Uh oh, something broke

The Tinderbox tends to be inflammable (what a country!). While code checkins can obviously cause build/test failures, a box may fail in various ways not related to checkins. Some problems fix themselves in the next cycle, others require filing a server ops bug (in mozilla.org / Server Ops: Tinderbox Maintenance).

A unit test failed

If you see a unittest failure, please check the dependencies of bug 438871 to see if it's already filed. If it isn't, then you should file a bug! A failing test *is always a bug*. It's either a bug in the test or in the code, but it needs to be tracked.

Why isn't that box doing anything?

  • Some boxes only start doing something when there's a checkin. If a cycle fails for some reason, if will remain red/orange until a checkin triggers a new build.
  • Force a build to start by making a trivial checkin:

Failed to kill process

  • The Windows unit test boxes may fail with errors like:
buildbot.slave.commands.TimeoutError: SIGKILL failed to kill process
Failure: buildbot.slave.commands.TimeoutError: SIGKILL failed to kill process
  • This might indicate a hang while running the test
  • It might also mean that a test threw an exception that caused the test harness itself to fail, and the test running script timed out and tried to kill the browser
  • This condition may not be caused by a specific checkin, and might fix itself upon the next cycle (when someone checks in).

XUL Popup test failures

  • These are due to browser window focus problems on the test box, often because someone logged in to do maintenance and left something else focused.
  • File a server ops bug to have the problem corrected
  • Sometimes it's unclear why there's a failure, and the box needs rebooted?

libpr0n reftest failures

  • Multiple failures on Windows in modules/libpr0n/test/reftest/ can be due to the box reverting back to 16-bit color mode.
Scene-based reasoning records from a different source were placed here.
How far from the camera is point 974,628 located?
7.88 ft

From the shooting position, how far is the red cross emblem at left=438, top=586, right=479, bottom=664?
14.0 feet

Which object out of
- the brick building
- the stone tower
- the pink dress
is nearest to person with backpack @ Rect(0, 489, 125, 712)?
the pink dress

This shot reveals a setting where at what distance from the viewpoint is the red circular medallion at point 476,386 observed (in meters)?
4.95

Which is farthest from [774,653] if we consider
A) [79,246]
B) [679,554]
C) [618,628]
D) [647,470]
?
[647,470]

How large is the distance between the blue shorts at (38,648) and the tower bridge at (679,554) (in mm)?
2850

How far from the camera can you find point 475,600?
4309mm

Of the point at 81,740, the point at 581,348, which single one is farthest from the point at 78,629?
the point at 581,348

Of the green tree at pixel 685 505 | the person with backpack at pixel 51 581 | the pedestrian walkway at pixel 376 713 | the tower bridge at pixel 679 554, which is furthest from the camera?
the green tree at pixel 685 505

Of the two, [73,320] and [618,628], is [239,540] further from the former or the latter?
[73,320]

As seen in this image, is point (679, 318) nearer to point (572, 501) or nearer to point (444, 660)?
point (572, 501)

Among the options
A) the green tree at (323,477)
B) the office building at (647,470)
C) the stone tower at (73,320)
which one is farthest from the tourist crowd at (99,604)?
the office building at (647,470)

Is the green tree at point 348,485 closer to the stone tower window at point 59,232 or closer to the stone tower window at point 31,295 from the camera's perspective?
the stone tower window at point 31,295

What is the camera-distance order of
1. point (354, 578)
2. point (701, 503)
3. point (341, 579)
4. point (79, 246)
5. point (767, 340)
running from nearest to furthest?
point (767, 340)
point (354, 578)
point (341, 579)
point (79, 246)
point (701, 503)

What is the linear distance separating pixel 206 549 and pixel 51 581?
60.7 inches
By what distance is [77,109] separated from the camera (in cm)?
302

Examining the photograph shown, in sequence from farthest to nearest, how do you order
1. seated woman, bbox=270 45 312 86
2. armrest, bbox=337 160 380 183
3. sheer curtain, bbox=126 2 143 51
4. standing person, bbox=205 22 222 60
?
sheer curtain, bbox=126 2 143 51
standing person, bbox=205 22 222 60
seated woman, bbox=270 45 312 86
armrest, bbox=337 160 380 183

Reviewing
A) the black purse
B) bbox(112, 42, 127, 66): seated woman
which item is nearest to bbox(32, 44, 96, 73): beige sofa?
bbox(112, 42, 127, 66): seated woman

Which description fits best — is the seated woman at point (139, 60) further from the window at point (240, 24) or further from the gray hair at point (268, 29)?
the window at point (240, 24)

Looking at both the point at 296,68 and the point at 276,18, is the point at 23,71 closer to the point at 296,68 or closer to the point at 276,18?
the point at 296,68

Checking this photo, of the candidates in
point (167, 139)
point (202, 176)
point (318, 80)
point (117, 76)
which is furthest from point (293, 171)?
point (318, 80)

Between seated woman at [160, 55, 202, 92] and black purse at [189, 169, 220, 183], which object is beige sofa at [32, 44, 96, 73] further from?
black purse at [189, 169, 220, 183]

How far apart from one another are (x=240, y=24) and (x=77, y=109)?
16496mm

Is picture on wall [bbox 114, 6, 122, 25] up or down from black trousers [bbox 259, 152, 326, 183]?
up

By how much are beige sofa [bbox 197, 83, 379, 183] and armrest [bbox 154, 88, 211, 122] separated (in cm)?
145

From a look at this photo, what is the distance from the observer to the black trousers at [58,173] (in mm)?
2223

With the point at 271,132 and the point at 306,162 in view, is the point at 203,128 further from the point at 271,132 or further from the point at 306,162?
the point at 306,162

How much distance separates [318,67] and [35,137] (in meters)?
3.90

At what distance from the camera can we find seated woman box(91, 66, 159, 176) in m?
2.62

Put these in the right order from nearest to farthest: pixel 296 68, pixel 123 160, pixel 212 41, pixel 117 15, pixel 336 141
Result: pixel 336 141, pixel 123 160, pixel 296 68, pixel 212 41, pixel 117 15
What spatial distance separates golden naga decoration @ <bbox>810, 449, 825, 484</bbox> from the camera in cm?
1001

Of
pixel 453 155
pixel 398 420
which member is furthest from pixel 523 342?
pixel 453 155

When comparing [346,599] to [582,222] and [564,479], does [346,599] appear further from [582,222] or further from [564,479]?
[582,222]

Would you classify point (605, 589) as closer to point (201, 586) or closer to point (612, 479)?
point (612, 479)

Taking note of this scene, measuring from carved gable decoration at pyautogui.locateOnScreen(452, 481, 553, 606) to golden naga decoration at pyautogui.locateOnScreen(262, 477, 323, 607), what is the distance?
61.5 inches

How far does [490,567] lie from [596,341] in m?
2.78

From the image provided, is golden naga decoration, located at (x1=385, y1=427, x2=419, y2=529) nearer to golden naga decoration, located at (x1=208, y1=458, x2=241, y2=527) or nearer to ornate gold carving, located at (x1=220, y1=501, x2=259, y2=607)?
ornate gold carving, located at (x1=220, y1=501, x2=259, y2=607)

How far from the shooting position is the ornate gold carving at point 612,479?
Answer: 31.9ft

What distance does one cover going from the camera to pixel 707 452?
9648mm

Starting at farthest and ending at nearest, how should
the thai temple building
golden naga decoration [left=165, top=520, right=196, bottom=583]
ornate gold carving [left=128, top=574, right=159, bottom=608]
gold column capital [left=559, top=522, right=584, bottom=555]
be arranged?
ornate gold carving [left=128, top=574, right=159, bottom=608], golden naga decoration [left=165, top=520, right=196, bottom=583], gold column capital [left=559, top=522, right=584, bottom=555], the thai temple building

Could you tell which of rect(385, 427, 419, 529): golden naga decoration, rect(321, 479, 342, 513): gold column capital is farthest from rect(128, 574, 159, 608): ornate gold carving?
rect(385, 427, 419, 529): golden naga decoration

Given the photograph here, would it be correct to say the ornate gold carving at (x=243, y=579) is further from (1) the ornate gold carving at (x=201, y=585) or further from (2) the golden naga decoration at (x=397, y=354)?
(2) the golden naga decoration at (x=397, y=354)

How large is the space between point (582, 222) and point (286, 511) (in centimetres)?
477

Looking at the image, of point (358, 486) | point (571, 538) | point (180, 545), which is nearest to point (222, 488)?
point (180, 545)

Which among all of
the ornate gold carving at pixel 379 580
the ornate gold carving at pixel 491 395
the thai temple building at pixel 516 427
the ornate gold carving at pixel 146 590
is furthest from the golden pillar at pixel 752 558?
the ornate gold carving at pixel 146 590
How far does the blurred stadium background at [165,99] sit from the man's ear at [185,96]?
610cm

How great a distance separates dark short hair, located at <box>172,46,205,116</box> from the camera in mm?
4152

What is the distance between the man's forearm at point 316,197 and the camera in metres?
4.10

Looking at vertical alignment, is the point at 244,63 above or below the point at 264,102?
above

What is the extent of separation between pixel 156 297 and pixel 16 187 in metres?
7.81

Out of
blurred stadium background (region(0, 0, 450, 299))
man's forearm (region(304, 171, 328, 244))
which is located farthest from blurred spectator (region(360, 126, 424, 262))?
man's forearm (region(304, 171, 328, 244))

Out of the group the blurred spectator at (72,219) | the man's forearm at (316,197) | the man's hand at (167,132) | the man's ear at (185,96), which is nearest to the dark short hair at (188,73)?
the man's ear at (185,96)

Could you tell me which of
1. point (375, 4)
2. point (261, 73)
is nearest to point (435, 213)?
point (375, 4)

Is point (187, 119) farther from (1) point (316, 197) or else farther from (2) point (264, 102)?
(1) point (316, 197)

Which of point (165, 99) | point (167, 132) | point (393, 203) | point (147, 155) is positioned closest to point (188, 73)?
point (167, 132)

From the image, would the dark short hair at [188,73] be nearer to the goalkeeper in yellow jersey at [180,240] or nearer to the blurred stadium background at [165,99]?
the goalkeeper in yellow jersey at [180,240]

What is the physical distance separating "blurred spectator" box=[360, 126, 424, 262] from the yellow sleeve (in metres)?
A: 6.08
See bug 414720 for history.
    • Caused by someone connecting to the box with a RDP client in 16-bit color mode.
    • File a server ops bug to have the problem corrected.
  • REFTEST UNEXPECTED FAIL (LOADING)

make[6]: *** INTERNAL: readdir: Bad file number

  • Happens occasionally on the Windows unit test box (eg qm-win2k3-01).
  • This condition should fix itself upon the next cycle (when someone checks in).

Error: bloat test timed out after 1800 seconds.

  • Seen sometimes on qm-win2k3-01 (other platforms too?)
  • Should fix itself upon the next cycle (when someone checks in)

bzip2: Data integrity error when decompressing.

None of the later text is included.